When you’re the new kid, there are a lot of dubious people who “follow” you (spammers, for example, or Twitterers whose interests seem quite different, even antithetical, to yours and seem to be lurking there, just waiting there for you to “slip up.”) It is easy to pick out who the popular kids were.  Or who tended to talk a lot. Or who tended to be funny. There are the brainiacs, the dreamers, and the pessimists, too. 

Of course, in this school there is a BMOC, of whom I knew before I thought social media might even be a good idea.
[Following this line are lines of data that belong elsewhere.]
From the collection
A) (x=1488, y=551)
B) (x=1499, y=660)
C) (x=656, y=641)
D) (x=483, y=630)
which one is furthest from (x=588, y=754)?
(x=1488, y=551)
For those of you currently involved in Health Care Social Media, you know who I am talking about. He is like the star quarterback. Everyone knows him and follows him. I secretly want to be followed by him but am too nervous to tell him. I just might faint if I see him in person.

I digress.

As long as I was in lecture and doing my homework, I felt comfortable in this school, the Social Media world. But the real truth comes out in recess (as in real life).  At some point, I had to go out and play. Was I going to play alone or try to play a pick-up game and hope to make friends? Since my twitter activity mimics my real personality for the most part – I don’t want to be a Dr. Jekyll and Mr. Hyde, which is easy to do in any online format – I am a little more reserved. I initially bring up random, non-controversial topics. No biters. No interest. It was easy to get disenchanted. I wanted to be part of the cliques. (Yes, there appear to be cliques here.)

At some point, though, you see a ball coming your way and you can either let it fly right past you or you can catch it and pass it (retweet). Do that a few times, and you demonstrate you are a team player. Choose your moves (tweets) wisely and you can be a trusted member of the team every time you play the pick-up game.  I have made a few good passes. I haven’t made it into the popular crowd, but I am always learning from them.

Lest you think it is all fun and games in this school, there is homework to keep me busy. A few hours a week of writing and editing keeps me out of trouble. I have even been graded at this school. What did I get on my report card for the first quarter? Well, according to Professor Klout, my score is 32. “You actively engage in the social web, constantly trying out new ways to interact and network. You’re exploring the ecosystem and making it work for you. Your level of activity and engagement shows that you ‘get it’, we predict you’ll be moving up.”

So, as the new kid in this school, I am doing ok. After all, it is better to pace yourself here. You don’t want to burn out too early and drop out before you earn your credits.  

OK, enough daydreaming…. Back to my homework.